# Why Cannondale?



## revdaddy (Mar 17, 2004)

Okay let me say first I am a newbie. I am in the process of buying my first ride. For some reason I am wanting a C'Dale. However my shop is pushing Raleigh and Trek saying they are better bikes all around for the money.

I live north of Atlanta so it is a little hilly and I want to start riding about 3-4 times a week and I want to stay around $1200. Is a C'Dale my best option.

Please say yes.


----------



## rubendc19 (May 21, 2003)

*Cannondale are good bikes*

But every bike you mentiioned are good bike also. I owned a raliegh, it was a pretty good bike, for the price i payed anyway, I own a trek, it's MT'bike but it also a good bike, I just bought a C'dale R1000, and to answer your question it's better of them all, I live the C'dale, what model are you looking at? Lets just say you can't go wrong with either bike, have your test rode any of the models, whatever fits better should make your decision easier...


----------



## revdaddy (Mar 17, 2004)

rubendc19 said:


> But every bike you mentiioned are good bike also. I owned a raliegh, it was a pretty good bike, for the price i payed anyway, I own a trek, it's MT'bike but it also a good bike, I just bought a C'dale R1000, and to answer your question it's better of them all, I live the C'dale, what model are you looking at? Lets just say you can't go wrong with either bike, have your test rode any of the models, whatever fits better should make your decision easier...


Thanks for the reply. I really don't know why I'm sold on the C'Dale it is just a feeling. I was a MTBer for a while and that is what I owned and I was thrilled with it. I like the Trek and the Raliegh but for some reason there is something about a C'Dale that I like. I am looking at the R1000 but I have to admit I might go with the R800 just because I LOVE the red/gold paint job.


----------



## 04R1000 (Feb 8, 2004)

I have two Cannondales, Jekyll 1000 and R1000. Really like both of them alot. Cannondale has a great resale value. I have friends with some of the other brands you mentioned and they seem to be great bikes, but when they try to trade up or just get out they take a beating on the price.


----------



## mtbykr (Feb 16, 2004)

*Cannondale*

First of all let me say that i own 2 cannondale's; a jekyll and a CAAD 6 custom frame. IMO go with your gut and get the cannondale, you def will not be dissapointed in any way. I happen to have the SI hallogram crankset as well and it is awesome, the stiffest and lightest i have found (and looks good too) a friend just bought (off this site) a CAAD 6 like mine to replace his 10 year old c-dale. after a couple weeks of riding, he could not be happier!

__Input rows__.
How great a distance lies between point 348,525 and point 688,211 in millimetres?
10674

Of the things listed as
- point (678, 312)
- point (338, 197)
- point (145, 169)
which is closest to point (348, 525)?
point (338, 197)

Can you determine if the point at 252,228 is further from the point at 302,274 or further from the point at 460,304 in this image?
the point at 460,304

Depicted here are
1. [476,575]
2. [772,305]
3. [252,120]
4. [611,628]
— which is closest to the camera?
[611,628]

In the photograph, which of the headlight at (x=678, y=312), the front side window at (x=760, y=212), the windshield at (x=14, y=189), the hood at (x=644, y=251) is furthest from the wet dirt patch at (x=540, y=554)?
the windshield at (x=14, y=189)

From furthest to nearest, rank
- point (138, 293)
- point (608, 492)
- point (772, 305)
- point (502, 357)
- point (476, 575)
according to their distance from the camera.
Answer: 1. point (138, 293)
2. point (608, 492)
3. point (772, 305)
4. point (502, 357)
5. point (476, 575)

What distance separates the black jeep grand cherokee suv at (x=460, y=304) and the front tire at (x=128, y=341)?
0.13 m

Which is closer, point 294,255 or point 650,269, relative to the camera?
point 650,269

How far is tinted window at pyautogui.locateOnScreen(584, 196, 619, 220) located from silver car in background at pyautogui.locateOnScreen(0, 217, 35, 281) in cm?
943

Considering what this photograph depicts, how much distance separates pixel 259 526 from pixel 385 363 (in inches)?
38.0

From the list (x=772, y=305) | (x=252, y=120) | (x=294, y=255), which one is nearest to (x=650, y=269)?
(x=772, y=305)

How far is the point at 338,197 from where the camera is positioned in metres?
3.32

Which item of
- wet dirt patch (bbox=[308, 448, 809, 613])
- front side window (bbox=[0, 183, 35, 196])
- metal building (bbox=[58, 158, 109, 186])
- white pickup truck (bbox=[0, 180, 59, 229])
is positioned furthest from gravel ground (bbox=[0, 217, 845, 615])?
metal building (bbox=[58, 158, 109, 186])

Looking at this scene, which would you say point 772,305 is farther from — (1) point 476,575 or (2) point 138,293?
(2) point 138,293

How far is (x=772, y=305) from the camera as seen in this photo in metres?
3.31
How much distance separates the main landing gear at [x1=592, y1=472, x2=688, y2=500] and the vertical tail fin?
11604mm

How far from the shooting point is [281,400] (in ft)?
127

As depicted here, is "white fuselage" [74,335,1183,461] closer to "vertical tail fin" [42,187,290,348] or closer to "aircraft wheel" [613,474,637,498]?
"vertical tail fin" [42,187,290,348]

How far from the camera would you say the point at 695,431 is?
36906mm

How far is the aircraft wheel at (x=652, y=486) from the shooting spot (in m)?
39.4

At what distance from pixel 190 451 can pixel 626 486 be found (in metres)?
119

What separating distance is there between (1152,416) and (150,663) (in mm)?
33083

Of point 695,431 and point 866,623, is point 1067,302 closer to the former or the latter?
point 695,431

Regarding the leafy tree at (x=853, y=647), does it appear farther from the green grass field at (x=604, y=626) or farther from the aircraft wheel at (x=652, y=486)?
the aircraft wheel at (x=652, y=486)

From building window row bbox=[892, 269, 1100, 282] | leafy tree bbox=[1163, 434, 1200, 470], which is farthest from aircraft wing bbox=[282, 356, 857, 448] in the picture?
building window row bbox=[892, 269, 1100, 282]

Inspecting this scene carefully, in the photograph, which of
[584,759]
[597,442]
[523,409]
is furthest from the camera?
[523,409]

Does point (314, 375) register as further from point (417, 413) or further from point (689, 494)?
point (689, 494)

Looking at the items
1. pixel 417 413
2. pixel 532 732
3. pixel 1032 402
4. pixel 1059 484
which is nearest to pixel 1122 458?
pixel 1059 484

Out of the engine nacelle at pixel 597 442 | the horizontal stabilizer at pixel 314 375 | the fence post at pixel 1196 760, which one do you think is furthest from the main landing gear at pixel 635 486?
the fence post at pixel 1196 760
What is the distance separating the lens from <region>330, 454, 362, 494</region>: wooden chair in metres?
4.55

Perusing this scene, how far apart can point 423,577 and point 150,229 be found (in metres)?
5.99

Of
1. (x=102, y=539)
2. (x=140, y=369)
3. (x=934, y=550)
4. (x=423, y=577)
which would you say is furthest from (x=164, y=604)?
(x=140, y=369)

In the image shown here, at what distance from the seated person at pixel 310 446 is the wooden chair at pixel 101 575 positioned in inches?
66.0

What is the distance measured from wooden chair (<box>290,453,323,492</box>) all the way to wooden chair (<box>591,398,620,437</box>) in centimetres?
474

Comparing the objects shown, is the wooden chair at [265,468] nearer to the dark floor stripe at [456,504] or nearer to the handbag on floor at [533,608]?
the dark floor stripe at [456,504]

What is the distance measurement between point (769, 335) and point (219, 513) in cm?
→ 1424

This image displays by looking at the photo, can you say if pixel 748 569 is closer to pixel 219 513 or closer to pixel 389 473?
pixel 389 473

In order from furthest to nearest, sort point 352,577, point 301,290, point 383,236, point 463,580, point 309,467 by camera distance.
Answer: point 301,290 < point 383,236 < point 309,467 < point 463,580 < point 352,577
...
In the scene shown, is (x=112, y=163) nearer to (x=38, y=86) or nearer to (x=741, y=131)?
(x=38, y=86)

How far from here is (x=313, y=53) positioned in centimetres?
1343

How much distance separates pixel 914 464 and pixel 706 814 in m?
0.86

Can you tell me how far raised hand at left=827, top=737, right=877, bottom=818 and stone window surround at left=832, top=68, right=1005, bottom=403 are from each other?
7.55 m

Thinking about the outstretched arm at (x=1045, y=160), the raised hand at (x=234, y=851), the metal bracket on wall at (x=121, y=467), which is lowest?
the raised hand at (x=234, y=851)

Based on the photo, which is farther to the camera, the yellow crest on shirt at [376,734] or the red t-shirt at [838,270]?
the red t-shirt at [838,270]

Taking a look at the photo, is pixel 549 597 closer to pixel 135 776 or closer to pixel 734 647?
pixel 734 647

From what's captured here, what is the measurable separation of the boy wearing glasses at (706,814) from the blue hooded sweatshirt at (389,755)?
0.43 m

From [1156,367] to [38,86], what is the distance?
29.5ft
...
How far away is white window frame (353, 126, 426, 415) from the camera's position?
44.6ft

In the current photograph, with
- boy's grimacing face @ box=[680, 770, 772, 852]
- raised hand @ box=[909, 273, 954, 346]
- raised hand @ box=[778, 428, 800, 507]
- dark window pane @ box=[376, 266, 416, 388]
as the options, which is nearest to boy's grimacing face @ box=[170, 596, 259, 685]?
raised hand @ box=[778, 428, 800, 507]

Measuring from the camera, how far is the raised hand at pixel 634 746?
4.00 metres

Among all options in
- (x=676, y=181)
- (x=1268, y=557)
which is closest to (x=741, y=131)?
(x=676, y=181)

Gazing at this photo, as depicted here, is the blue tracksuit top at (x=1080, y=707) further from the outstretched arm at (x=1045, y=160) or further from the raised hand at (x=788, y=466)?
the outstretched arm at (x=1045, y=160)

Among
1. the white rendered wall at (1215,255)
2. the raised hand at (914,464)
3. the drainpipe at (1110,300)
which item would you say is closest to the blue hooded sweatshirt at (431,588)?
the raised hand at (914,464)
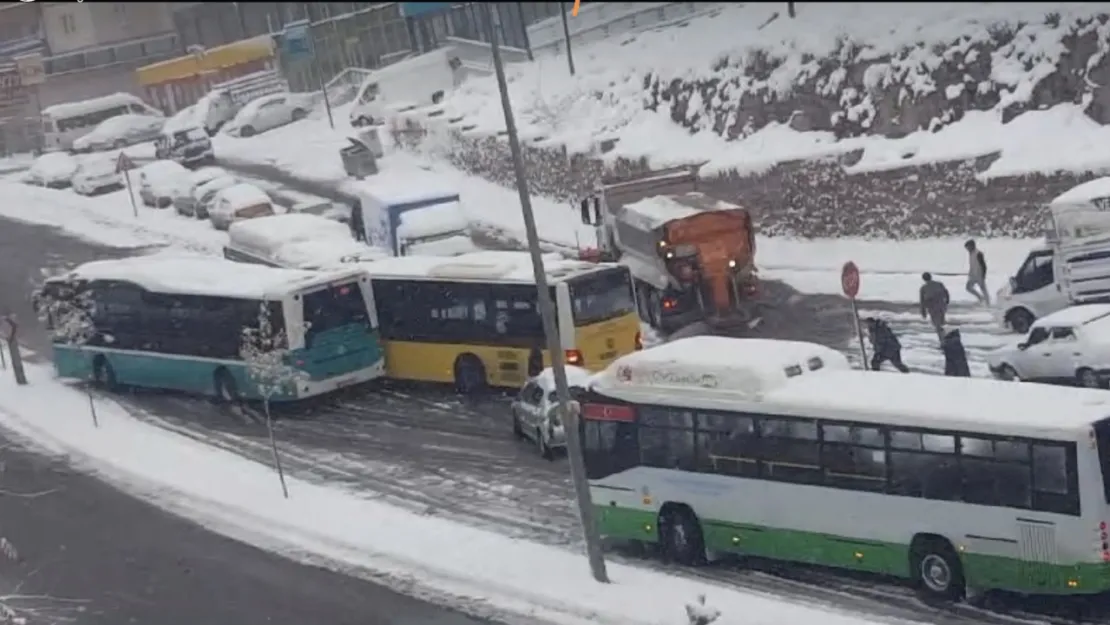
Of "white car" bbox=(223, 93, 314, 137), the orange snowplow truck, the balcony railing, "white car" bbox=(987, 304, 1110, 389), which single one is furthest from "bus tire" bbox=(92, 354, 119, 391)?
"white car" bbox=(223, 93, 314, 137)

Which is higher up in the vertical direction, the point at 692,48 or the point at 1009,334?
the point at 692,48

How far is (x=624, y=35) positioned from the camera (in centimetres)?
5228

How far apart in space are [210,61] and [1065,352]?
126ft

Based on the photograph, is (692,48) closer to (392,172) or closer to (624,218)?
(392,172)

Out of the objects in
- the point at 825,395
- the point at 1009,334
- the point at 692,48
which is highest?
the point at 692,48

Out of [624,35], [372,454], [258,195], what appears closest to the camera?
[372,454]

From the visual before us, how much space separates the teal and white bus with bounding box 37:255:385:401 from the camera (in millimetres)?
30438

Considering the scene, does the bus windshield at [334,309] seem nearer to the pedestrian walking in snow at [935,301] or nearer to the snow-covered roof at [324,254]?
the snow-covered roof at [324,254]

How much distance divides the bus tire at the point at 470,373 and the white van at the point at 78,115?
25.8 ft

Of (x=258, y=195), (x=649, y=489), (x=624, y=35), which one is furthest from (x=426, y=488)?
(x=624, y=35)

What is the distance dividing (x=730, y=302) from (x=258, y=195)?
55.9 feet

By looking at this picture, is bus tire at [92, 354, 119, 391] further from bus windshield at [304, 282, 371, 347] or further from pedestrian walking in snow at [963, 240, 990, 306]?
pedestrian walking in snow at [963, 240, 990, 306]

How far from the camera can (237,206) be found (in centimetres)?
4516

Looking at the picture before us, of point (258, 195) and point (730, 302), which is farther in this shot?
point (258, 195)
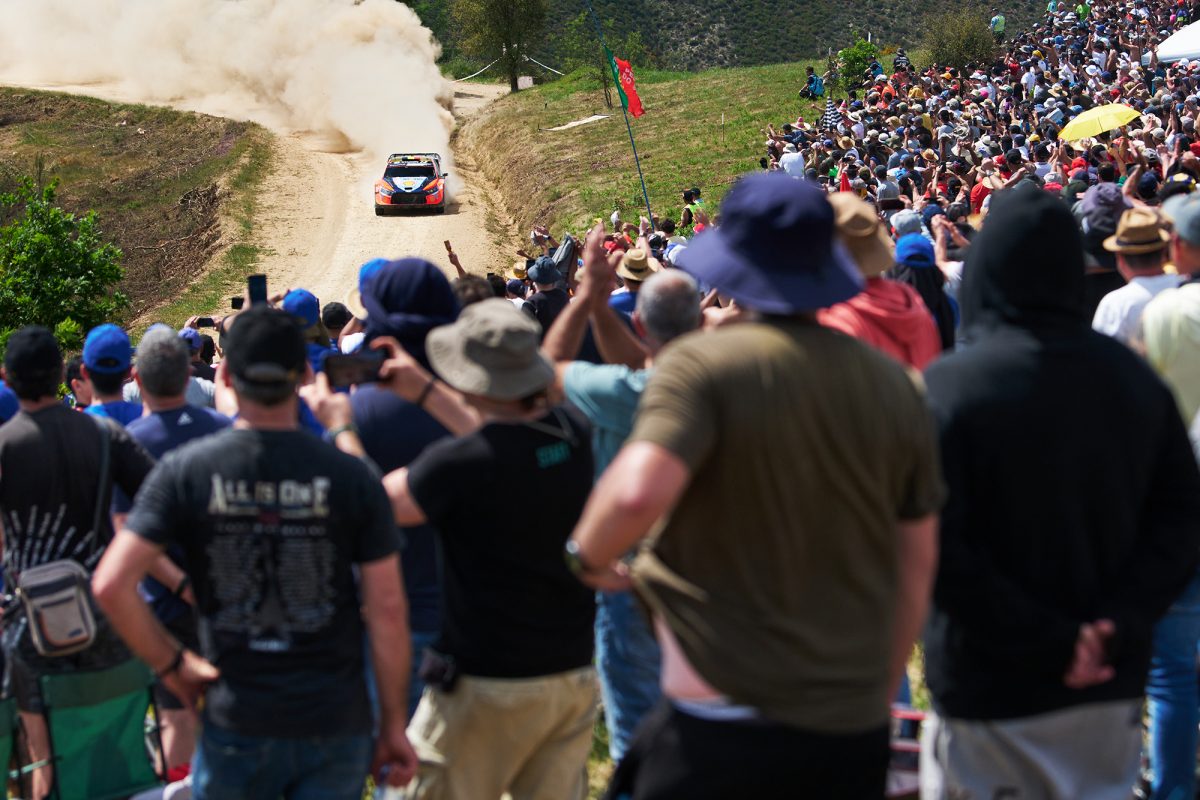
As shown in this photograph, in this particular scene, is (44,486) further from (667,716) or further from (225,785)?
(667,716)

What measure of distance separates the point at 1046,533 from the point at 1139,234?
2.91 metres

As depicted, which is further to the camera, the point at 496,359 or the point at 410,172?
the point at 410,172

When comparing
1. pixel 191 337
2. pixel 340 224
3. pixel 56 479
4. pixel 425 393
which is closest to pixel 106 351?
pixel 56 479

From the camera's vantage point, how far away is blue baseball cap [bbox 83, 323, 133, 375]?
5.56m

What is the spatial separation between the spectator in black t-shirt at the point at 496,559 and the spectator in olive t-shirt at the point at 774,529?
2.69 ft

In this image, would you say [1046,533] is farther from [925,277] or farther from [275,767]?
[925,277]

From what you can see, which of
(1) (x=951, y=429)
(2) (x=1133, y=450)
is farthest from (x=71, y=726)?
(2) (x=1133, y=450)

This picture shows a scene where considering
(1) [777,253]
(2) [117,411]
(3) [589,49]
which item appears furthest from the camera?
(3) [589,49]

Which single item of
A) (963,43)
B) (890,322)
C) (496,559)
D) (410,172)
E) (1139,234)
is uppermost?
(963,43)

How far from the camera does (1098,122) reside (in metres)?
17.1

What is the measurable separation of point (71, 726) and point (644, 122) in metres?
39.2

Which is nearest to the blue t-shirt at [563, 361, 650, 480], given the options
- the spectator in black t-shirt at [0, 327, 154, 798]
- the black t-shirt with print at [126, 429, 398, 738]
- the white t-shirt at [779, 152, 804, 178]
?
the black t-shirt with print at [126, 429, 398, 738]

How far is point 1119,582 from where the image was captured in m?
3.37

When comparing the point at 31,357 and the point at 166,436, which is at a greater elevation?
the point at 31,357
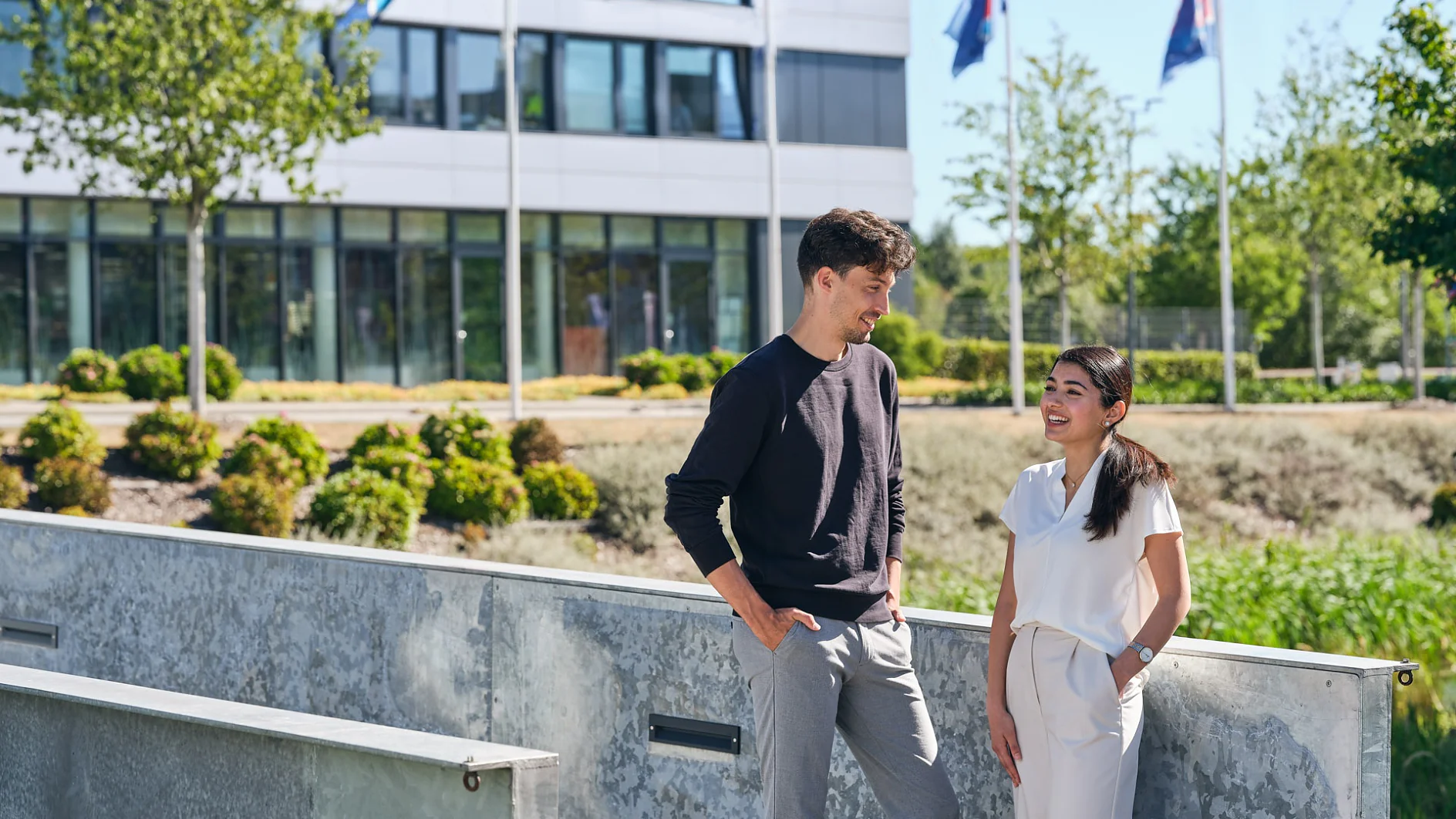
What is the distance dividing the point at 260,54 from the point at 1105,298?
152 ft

__Short task 1__. Gather every line in the entries that contains the word "roof".
__Short task 2__. Carry on the forum thread about buying a Cannondale, picking up after its last post.

__Task response 1__.
Considering the scene, does the bus windshield at [334,309] seem nearer to the pedestrian walking in snow at [935,301] or nearer to the snow-covered roof at [324,254]?
the snow-covered roof at [324,254]

__Task response 2__.
Just a warning though, once you buy a c-dale---it's all you will ever own. Good Luck


----------



## Bocephus Jones (Feb 3, 2004)

revdaddy said:


> Okay let me say first I am a newbie. I am in the process of buying my first ride. For some reason I am wanting a C'Dale. However my shop is pushing Raleigh and Trek saying they are better bikes all around for the money.
> 
> I live north of Atlanta so it is a little hilly and I want to start riding about 3-4 times a week and I want to stay around $1200. Is a C'Dale my best option.
> 
> Please say yes.


Dales are nice all-around bikes. Do they still spec all that Coda crap though?


----------



## divve (May 3, 2002)

I think these days they reserve the Coda crap only as an exclusive for Colnago.


----------



## 97 Teran (Feb 17, 2004)

Bocephus Jones said:


> Dales are nice all-around bikes. Do they still spec all that Coda crap though?


Nope, Coda has either gone out of business or cut down to producing just a couple product lines, I forget which. 'Dale now places mostly other people's crap on their bikes, except for some stuff under the 'dale moniker (mostly low end bars, brakes, headsets, hubs, etc.)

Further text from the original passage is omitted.